Reflection vs Refraction
Reflection is a “mirror-like” representation of an object’s image being bounced back from another surface. Refraction is a change in direction of a state or an object due to a change of its speed. The change is visible when an object passes from one medium to another, depending on the angle of change. The two are similar in a sense because they provide an almost perfect image of an object. A reflection presents an almost distort-less replica of an image, a refraction of an image may present a slight distortion or contortion change for an image’s form. So, both reflection and refraction give out a replica of an object’s base image.
A reflection is a result of light bouncing off an object and hitting another clear surface, giving out an object’s mirror-like image. This is most apparent and clear on mirrors and water surfaces. A reflection usually gives out little or no distortion on an object’s image, depending on the surface’s “flatness”. Reflections are more commonly used by people to sort out their facial arrangement, hair arrangement, how they wear their clothes, whether they appear neat and clean in public, etc. This is because of the little or no distortion given out by a reflection. Plus, depending on light conditions, one can even enhance or de-scale one’s reflection.
Refraction is what is in layman’s terms, an object’s visual proportion being distorted or refined when passing from one state to another through an angle. This is most visible when viewing objects on, for example, droplets of water, etc. Try putting a straw on a glass of water at an inclining angle, you would notice or see that the straw is “bent” once submerged in water. That is an example of refraction. But refraction is not only limited to images, it is also present in sound waves when it interacts with another medium. The most common example for refraction is image refraction. As far as sound refraction is concerned, it is clear and apparent during sound editing or when sound is bounced off solid surfaces, for example.
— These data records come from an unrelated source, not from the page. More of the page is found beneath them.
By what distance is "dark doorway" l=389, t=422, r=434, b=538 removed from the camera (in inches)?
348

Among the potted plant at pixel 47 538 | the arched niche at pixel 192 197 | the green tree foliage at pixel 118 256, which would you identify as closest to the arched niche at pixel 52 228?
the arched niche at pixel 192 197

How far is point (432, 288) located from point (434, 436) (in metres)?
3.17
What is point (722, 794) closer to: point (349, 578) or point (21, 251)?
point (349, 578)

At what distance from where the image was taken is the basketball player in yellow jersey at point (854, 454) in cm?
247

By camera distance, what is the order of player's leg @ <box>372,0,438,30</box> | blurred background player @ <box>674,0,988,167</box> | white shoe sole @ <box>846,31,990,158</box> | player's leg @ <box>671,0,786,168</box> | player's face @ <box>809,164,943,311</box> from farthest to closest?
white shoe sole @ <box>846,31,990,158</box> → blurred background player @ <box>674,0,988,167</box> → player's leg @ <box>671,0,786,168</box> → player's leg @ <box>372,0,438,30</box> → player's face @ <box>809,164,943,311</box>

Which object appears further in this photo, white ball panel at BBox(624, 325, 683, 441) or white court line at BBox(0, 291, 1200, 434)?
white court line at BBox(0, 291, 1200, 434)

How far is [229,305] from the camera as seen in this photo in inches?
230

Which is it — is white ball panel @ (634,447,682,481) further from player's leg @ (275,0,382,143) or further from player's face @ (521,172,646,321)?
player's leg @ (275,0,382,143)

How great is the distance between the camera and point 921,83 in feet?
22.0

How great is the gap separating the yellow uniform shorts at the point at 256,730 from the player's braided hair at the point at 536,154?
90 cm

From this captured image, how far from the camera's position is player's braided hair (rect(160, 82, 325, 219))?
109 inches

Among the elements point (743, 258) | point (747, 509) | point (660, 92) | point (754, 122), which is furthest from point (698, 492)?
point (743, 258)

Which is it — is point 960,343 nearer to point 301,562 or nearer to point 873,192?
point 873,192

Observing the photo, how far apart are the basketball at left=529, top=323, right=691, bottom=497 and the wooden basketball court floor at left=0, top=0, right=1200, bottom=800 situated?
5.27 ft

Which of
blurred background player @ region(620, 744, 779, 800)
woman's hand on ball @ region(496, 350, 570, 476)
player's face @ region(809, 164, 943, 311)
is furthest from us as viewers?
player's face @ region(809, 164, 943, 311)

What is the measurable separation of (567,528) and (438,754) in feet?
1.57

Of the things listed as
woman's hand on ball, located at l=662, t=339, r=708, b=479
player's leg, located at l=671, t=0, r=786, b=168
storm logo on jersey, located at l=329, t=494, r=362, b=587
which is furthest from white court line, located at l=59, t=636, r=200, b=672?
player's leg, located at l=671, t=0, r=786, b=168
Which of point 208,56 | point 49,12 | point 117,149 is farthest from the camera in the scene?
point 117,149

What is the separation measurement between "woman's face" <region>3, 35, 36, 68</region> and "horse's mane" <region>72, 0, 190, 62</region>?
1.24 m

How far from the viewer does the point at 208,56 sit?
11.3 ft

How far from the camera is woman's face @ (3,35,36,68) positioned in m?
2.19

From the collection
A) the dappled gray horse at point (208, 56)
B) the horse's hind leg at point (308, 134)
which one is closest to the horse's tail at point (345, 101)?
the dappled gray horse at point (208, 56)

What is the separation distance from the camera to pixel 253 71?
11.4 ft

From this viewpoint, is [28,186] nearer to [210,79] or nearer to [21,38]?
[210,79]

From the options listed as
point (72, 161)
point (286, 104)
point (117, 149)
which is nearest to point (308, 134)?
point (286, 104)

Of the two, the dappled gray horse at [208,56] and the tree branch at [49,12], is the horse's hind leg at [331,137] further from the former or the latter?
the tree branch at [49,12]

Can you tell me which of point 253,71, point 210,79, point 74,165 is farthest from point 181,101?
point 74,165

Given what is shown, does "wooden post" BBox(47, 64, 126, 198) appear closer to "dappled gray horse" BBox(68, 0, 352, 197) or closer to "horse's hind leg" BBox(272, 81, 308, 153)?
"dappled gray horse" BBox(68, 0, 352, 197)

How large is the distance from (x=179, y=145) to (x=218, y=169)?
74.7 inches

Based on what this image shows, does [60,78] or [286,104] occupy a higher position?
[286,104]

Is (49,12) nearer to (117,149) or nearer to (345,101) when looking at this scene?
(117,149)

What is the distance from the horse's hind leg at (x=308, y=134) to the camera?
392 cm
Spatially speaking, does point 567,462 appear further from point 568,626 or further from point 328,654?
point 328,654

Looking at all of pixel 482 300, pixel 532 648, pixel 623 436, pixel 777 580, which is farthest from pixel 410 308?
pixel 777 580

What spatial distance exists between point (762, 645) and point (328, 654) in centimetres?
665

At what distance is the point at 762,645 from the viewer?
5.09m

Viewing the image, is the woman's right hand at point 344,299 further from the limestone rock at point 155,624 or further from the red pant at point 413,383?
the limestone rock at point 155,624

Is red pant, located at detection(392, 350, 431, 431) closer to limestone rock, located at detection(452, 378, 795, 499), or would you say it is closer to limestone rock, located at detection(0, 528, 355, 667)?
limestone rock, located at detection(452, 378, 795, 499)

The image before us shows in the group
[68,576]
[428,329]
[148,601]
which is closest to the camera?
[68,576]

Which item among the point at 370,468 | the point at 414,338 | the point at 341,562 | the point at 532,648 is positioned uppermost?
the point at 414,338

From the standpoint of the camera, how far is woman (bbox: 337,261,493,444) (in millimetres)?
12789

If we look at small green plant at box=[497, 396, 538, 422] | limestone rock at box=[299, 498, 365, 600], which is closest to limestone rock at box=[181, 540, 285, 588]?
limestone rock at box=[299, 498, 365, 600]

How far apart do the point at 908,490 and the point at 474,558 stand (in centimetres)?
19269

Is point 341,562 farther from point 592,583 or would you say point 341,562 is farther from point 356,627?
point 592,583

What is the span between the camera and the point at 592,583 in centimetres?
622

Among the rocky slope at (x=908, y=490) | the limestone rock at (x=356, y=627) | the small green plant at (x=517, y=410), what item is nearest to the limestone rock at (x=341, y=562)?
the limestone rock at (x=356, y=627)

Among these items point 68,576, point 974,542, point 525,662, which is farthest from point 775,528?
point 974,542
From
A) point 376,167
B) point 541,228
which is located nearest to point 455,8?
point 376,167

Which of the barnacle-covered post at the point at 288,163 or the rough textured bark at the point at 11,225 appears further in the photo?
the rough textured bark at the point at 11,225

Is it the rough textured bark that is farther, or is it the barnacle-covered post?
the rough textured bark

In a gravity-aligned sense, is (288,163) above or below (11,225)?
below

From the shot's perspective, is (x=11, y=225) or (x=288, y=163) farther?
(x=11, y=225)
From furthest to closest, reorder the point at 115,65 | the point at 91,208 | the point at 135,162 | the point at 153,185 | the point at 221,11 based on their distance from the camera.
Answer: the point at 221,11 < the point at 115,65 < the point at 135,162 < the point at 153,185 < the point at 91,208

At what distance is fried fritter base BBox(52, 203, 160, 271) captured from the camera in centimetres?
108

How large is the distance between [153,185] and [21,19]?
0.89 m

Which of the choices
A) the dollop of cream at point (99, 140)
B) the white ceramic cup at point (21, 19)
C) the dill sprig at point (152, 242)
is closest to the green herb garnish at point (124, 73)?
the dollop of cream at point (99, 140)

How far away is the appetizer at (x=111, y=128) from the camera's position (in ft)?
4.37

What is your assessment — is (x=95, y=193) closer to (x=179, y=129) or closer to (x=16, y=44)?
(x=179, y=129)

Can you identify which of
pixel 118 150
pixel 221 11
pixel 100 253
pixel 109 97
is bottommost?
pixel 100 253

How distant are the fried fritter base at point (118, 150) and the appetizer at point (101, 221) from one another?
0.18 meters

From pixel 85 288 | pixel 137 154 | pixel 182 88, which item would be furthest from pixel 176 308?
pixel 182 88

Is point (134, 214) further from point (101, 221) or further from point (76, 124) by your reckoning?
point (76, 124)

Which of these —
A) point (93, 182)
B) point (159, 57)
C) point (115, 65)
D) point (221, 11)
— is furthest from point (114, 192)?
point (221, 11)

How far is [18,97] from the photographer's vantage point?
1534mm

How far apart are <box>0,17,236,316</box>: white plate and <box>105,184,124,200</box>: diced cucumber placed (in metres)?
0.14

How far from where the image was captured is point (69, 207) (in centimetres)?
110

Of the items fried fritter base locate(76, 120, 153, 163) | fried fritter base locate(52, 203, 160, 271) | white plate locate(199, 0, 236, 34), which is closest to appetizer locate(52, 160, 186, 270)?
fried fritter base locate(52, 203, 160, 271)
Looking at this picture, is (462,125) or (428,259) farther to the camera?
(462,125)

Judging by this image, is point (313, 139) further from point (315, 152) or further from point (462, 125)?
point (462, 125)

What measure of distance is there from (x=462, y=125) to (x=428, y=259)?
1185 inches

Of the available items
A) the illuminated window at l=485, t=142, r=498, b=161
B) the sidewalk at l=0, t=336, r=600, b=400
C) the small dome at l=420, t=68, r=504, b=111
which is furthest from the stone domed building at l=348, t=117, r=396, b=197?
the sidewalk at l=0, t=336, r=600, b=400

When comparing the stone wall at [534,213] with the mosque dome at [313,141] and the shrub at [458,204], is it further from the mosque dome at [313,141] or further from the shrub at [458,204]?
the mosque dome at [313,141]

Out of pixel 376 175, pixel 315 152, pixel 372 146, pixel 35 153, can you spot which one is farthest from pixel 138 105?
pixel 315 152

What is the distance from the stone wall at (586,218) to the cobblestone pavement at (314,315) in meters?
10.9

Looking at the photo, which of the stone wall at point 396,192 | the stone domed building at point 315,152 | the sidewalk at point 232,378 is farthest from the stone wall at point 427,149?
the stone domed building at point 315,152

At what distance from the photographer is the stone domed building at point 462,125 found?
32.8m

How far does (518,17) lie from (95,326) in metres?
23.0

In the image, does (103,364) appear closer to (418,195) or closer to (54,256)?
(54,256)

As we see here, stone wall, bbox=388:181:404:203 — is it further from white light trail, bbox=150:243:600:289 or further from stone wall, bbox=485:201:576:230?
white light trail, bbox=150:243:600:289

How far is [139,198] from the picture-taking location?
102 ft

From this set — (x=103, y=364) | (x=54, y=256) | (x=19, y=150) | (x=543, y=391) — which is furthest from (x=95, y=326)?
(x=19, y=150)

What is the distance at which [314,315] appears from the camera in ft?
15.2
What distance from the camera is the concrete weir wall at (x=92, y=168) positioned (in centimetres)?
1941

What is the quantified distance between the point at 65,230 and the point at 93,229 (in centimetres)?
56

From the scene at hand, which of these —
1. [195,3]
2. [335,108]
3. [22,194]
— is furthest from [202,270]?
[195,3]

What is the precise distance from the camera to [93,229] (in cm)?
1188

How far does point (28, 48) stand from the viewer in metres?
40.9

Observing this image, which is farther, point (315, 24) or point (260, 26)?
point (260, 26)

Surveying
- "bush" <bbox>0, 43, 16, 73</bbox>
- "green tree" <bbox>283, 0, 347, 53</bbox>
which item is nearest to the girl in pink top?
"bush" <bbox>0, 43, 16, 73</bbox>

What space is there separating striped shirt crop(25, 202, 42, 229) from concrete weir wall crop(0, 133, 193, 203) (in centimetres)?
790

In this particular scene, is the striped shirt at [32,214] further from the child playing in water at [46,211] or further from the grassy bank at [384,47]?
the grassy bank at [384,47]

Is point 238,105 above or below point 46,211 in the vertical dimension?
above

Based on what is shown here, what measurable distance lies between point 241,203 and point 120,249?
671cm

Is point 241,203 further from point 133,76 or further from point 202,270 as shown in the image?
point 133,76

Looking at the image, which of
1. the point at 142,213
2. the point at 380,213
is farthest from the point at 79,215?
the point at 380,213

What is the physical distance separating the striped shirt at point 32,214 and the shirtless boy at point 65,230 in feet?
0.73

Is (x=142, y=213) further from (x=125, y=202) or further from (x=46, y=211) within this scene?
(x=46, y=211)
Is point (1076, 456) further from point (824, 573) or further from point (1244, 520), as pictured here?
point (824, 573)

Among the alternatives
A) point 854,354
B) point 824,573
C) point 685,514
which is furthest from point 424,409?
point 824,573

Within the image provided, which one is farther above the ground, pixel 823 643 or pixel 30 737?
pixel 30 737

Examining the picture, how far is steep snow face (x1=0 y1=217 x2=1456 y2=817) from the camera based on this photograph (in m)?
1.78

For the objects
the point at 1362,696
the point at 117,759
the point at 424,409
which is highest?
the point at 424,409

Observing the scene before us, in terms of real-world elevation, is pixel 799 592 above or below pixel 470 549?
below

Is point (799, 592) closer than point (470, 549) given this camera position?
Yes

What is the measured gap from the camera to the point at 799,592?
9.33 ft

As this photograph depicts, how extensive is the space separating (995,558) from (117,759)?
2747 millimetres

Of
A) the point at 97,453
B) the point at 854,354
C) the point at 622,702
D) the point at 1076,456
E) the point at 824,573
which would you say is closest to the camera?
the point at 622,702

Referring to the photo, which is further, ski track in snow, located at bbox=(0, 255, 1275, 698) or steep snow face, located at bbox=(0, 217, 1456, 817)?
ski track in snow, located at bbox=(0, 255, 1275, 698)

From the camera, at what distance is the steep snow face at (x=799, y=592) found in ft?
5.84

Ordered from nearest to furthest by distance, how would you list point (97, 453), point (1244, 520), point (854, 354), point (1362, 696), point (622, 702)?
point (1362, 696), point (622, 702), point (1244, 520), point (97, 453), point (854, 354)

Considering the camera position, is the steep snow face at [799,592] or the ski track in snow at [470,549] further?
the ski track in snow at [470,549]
Reflection and Refraction are similar because:
• They show a representation of an object.
They differ from each other because:
• A reflection gives out a perfect or almost perfect representation of an object; refraction may distort the image, depending on the angle which image hits another surface.
• Refraction may also be involved in sound waves, whereas a reflection is mainly based on images.
• Reflections are used in everyday life, for example, hair arrangement, fashion, cosmetics, beauty arrangement. Refractions are used mainly in researching about light properties, sound editing, anything involving science.
• Refractions are useful in making visual illusions as well.
• Reflections can be enhanced depending on lighting scenarios; refractions are somewhat difficult to do so.